# Text block
=== Begin Enclosure ===
Although data on penicillin and other antimicrobial resistance in S. pneumoniae is meagre from India, it appears that penicillin resistant and multi drug resistant (MDR) S. pneumoniae were rarely being isolated until mid 1990s. ,,,,, This was probably due to the fact that most of the clinical laboratories were not routinely testing pneumococcus for antimicrobial susceptibility assuming 100% susceptibility to most of the antibiotics. With the increase in case fatality rates due to S. pneumoniae and worldwide emergence of drug resistant pneumococci it becomes imperative to do continuous surveillance of antimicrobial resistance patterns with emphasis on PRP to recognize the potential hazards associated with S. pneumoniae infections.
This study was undertaken to determine the antimicrobial susceptibility patterns and penicillin resistant rates of S. pneumoniae in invasive and colonizing isolates as antimicrobial resistance is not confined to hospitals but also exists in the community.
=== End Enclosure ===
# To do
**1)** Rewrite the passage on pneumococcal drug resistance between "Although data on" and "S. pneumoniae infections.", inclusive, using "monitoring" in place of "surveillance".
**2)** Write the next part of the passage on pneumococcal drug resistance, starting after its last sentence.

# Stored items
=== Begin Enclosure ===
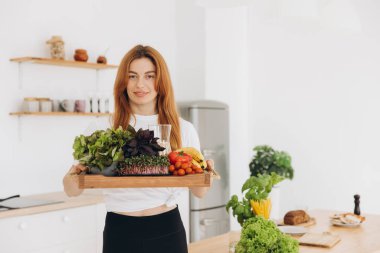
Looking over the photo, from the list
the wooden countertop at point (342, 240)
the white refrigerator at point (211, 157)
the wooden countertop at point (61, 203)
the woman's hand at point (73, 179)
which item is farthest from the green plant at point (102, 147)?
the white refrigerator at point (211, 157)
=== End Enclosure ===
# Results of the tasks
**1)**
Although data on penicillin and other antimicrobial resistance in S. pneumoniae is meagre from India, it appears that penicillin resistant and multi drug resistant (MDR) S. pneumoniae were rarely being isolated until mid 1990s. ,,,,, This was probably due to the fact that most of the clinical laboratories were not routinely testing pneumococcus for antimicrobial susceptibility assuming 100% susceptibility to most of the antibiotics. With the increase in case fatality rates due to S. pneumoniae and worldwide emergence of drug resistant pneumococci it becomes imperative to do continuous monitoring of antimicrobial resistance patterns with emphasis on PRP to recognize the potential hazards associated with S. pneumoniae infections.

**2)**
Materials and Methods
The study was conducted in the Department of Microbiology, University College of Medical Sciences and GTB Hospital. One hundred seventy isolates of S. pneumoniae from various clinical specimens and 400 nasopharyngeal swabs were identified and confirmed by standard biochemical reactions from April 1999 to April 2002. 
Antimicrobial susceptibility testing
Disc diffusion method
Pneumococci were screened for penicillin resistance (oxacillin 1 µg, Oxoid) by Kirby Bauer disc diffusion method as per NCCLS guidelines (presently CLSI).  Other antimicrobials tested by disc diffusion method were erythromycin (15 µg), cotrimoxazole (25 µg), chloromycetin (30 µg), tetracycline (30 µg), ciprofloxacin (5 µg), cefotaxime (30 µc). All discs were obtained from Hi-media, Mumbai, India. Zone diameter interpretative standards were defined according to NCCLS CLSI guidelines for antibiotics other than cefotaxime and ciprofloxacin which were interpretated as for other haemolyic streptococci.  Strains showing a zone diameter ≤ 19 mm around oxacillin disc were tested for minimum inhibitory concentrations (MICs) by broth dilution method and by E test strip. All the isolates with cefotaxime zone diameter ≤ 25 were tested for MIC by broth dilution method.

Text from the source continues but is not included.